[Extrait affiché]

◇ ◇ ◇

Me Ousmane B. Traoré est-il un disciple de son illustre devancier au Bâtonnat ? Le discours qu’il a tenu à la cérémonie solennelle d’installation des chefs de juridiction de la Cour d’appel de Bamako, le 20 juillet 2023, dépeint fort éloquemment le principal mal qui gangrène l’appareil judiciaire malien.
La justice, a reconnu le Bâtonnier Ousmane B. Traoré, c’est la manifestation vivante de la démocratie et le pilier de l’Etat de droit. L’Avocat estime que la justice a besoin de solennité, voire de faste. «Rendre la justice avec pompe ne saurait être confondu avec l’usage immodéré que certains acteurs de la justice, en quête véritable de popularité et de sensationnel, s’affichent sur les réseaux sociaux au mépris de la délicatesse et de la pondération qui sont consubstantielles à la fonction du juge», a lancé Me Traoré qui a appelé le Procureur général à mettre fin à ces pratiques.
Des cœurs humains sous les robes
Rendre la justice avec pompe, a-t-il ajouté, exige de tous les acteurs du ressort de la Cour d’appel de Bamako le respect du serment prêté. «Rendre la justice avec pompe exige que vous demeuriez inflexible sur le respect des règles de droit, de rester droit dans vos bottes – trivialement parlant – de ne céder à aucune pression d’où qu’elle vienne, d’exiger de vos collaborateurs qu’ils donnent sous vos impulsions et contrôle respectifs le meilleur d’eux-mêmes tout en conservant cette dose d’humanisme s’il le faut, dont aucun être humain se saurait se départir d’ailleurs, car sous vos robes battent des cœurs humains», a-t-il plaidé.

◇ ◇ ◇

[Lignes de données]
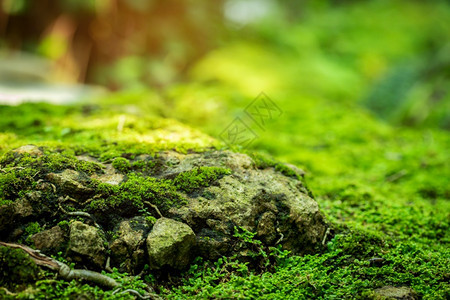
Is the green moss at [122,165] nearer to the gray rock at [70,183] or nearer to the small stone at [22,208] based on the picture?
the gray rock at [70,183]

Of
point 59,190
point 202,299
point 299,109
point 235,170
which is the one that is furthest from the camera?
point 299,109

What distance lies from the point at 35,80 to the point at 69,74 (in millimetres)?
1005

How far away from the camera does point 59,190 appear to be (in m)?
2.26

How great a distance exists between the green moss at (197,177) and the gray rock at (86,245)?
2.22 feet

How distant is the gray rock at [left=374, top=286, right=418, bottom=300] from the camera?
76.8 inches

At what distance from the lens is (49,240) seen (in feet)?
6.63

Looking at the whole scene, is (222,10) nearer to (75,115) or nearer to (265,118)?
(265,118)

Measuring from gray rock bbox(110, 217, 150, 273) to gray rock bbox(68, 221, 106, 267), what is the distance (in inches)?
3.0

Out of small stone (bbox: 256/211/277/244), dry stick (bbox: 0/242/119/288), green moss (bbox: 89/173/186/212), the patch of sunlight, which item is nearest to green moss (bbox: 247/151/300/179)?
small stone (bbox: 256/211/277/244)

◇ ◇ ◇

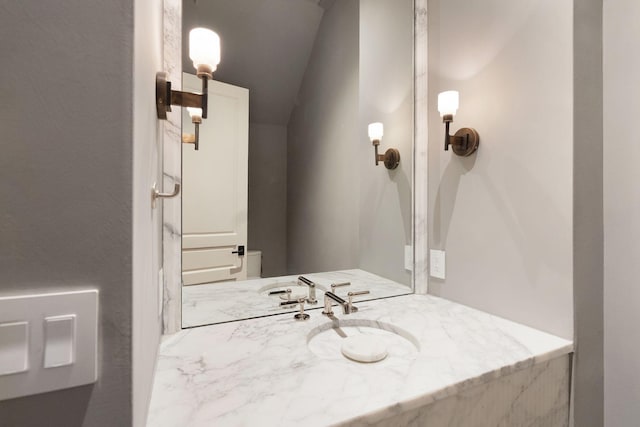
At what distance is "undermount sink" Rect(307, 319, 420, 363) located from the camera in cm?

◇ ◇ ◇

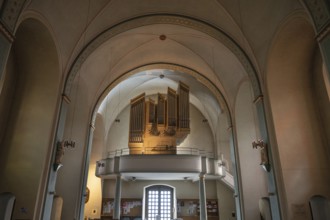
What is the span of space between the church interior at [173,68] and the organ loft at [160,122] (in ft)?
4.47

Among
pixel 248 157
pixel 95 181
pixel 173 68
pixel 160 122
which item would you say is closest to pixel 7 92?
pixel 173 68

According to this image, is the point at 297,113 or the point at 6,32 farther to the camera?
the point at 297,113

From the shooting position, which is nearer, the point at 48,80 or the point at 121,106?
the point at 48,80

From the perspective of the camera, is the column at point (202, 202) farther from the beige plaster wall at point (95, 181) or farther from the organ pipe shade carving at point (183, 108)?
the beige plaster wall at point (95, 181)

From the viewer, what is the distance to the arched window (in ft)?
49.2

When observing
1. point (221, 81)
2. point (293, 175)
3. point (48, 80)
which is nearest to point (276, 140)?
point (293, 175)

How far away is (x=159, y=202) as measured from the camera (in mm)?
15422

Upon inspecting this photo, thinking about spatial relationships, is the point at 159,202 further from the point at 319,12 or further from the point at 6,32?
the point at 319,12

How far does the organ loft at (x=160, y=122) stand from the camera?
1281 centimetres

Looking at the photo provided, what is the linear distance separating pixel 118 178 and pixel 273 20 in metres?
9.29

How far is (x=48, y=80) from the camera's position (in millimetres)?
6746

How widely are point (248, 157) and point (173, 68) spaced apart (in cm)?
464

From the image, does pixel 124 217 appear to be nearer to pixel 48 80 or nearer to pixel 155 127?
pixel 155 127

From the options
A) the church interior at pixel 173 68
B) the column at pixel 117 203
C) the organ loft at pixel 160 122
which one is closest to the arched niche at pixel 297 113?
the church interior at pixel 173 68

◇ ◇ ◇

[Consigne écrite] Pouvez-vous transcrire à l'identique, dans l'extrait sur le discours du Bâtonnier, tout ce qui va de « La justice, a » jusqu'à « à ces pratiques. » inclus ?

[Résultat attendu]
La justice, a reconnu le Bâtonnier Ousmane B. Traoré, c’est la manifestation vivante de la démocratie et le pilier de l’Etat de droit. L’Avocat estime que la justice a besoin de solennité, voire de faste. «Rendre la justice avec pompe ne saurait être confondu avec l’usage immodéré que certains acteurs de la justice, en quête véritable de popularité et de sensationnel, s’affichent sur les réseaux sociaux au mépris de la délicatesse et de la pondération qui sont consubstantielles à la fonction du juge», a lancé Me Traoré qui a appelé le Procureur général à mettre fin à ces pratiques.